-- start --
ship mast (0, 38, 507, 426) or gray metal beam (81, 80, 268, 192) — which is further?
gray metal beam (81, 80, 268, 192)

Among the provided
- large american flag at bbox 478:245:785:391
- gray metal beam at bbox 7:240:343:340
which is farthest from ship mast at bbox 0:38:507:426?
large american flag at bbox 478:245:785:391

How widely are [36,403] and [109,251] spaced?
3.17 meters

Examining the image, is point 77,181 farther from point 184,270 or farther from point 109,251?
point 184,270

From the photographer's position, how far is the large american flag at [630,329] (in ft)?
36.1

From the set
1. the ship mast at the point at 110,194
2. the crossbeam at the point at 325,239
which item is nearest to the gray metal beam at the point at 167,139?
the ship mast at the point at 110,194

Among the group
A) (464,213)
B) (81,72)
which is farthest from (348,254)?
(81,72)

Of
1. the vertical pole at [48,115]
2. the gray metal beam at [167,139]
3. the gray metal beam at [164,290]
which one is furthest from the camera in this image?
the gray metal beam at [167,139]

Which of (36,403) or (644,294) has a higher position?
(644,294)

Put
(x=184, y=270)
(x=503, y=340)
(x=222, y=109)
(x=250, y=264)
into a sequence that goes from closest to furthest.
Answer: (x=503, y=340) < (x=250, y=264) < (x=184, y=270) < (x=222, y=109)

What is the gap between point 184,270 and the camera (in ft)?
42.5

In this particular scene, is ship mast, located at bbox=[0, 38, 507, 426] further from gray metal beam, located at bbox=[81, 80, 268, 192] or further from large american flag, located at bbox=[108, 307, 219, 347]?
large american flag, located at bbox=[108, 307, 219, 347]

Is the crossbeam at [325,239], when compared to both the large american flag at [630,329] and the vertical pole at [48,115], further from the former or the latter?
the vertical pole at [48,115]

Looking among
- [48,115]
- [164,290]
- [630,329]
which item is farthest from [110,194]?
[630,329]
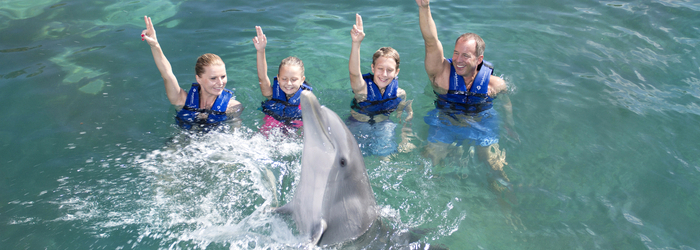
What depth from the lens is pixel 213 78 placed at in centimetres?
495

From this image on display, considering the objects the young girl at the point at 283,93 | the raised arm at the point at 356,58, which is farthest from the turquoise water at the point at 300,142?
the raised arm at the point at 356,58

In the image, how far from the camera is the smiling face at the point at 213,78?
4.90m

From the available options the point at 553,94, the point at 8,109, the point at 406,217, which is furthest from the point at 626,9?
the point at 8,109

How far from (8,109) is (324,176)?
16.3 ft

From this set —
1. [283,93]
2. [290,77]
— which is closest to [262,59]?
[290,77]

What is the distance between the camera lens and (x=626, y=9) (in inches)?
377

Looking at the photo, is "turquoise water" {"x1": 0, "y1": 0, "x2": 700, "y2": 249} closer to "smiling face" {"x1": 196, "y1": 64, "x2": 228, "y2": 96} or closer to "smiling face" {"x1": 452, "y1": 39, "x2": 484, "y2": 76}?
"smiling face" {"x1": 196, "y1": 64, "x2": 228, "y2": 96}

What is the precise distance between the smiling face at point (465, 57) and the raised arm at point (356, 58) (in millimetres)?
1272

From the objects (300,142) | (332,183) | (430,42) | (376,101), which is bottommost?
(300,142)

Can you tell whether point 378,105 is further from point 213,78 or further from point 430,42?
point 213,78

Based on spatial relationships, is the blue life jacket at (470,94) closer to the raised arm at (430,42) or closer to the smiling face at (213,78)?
the raised arm at (430,42)

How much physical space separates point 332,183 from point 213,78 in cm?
244

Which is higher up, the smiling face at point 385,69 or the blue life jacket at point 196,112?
the smiling face at point 385,69

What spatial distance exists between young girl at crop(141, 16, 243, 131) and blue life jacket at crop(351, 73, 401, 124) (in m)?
1.67
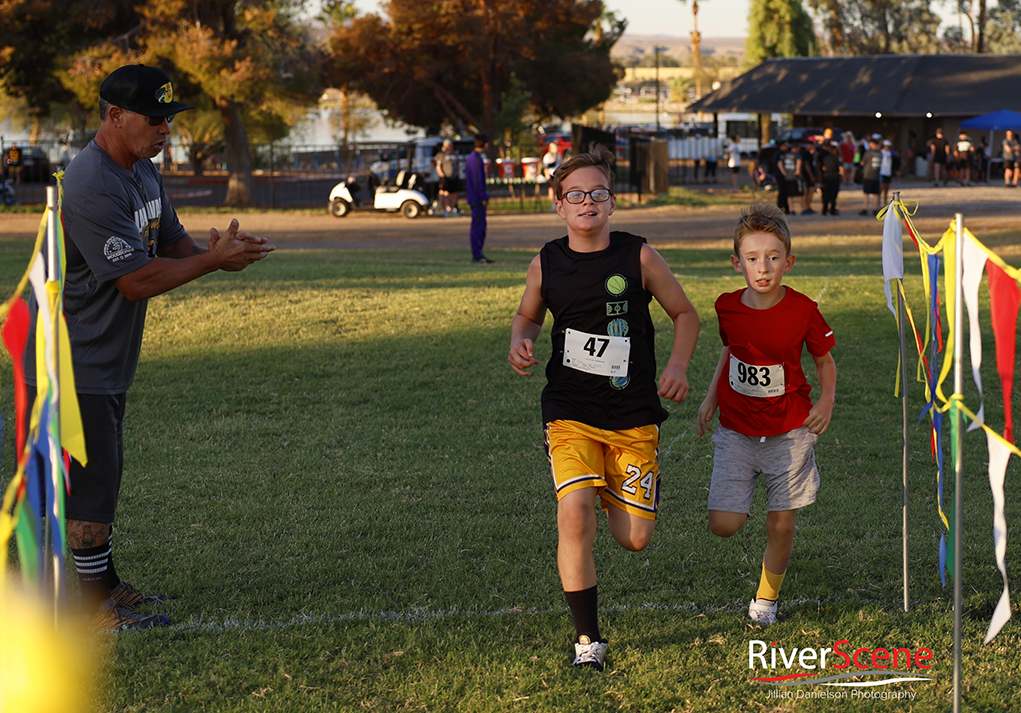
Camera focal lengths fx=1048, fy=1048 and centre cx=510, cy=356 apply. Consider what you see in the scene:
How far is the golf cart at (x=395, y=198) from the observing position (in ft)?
-- end --
WHAT IS BEING ASKED -
Please pick out and copy in full every line of the items above that contains the word "higher". Match case exactly.

FULL RESPONSE -
Which of (36,403) or (644,294) has a higher position?
Which is higher up, the smiling face at point 385,69 or the blue life jacket at point 196,112?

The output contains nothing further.